All-time series record: Tied, 1–1
First meeting: 2001–02 season
Last meeting: 2013–14 season
Current streak: UC won last meeting
Record in West Lafayette: N/A
Streak in West Lafayette: N/A
These two teams met for the first time in 2001, despite co-existing as programs since 1887. Considering just 181 miles separate Nippert and Ross-Ade, you’d think the two teams would’ve found time to play in those first 114 years.
To set the scene in 2001, the Bearcats were coming off a 7–5 campaign in 2000 that ended with a crippling loss to Marshall in the Motor City Bowl. They opened the 2001 season on September 2nd against Purdue. (The next week’s game was against––of all teams––Army, in New York just three days before 9/11.) Fans packed Nippert hoping to see a win against a Big Ten team. A sellout crowd of 35,097 was the largest in stadium history.
The fans got a treat.
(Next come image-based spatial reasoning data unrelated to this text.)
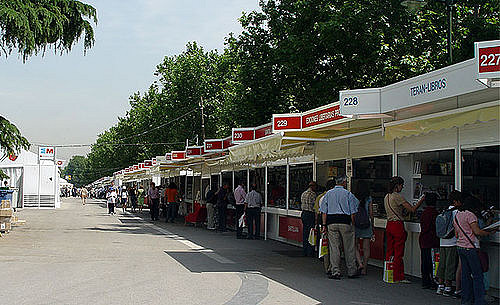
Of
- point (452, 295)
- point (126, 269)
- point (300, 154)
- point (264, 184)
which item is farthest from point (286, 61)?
point (452, 295)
The teams traded long touchdown drives on their first possessions to knot the score at 7–7 after the first quarter. In the second quarter, the UC defense bent but didn’t break, allowing field goals of 25 and 39 yards to enter the half trailing 13–7.
Purdue increased its lead with a 16-yard touchdown run by Joey Harris in the third quarter, but a failed two-point conversion left the score 19–7. The Bearcats answered back with a 17-yard touchdown pass to LaDaris Vann, his second of the game, to bring the score within five headed to the fourth.
On the last play of the game, a pass intended for Tye Keith is intercepted in the end zone, sealing the Purdue victory on 9/2/01. (AP photo)
Late in the fourth quarter, looking to take the lead and spring the upset, the Bearcats beat themselves. “In the most crucial play of perhaps the biggest football game in the school’s history,” wrote Bill Koch in the Enquirer, “The Bearcats grappled with the most basic element of the game — placing the proper number of players on the field.” Following a timeout, the Bearcats sent 10 men onto the field. The 11th, running back Ray Jackson, wasn’t able to scamper onto the field and get set in time, spurring an illegal shift penalty that negated a long fourth down conversion that would’ve put the Bearcats on the Purdue six yard line.
“It was a blunder,” head coach Rick Minter said after the game. “It really was.” Uhhh, yeah.
The Bearcats would get another shot at the upset on the game’s final play, but an Adam Hoover pass was picked off in the end zone and Purdue escaped with a 19–14 victory.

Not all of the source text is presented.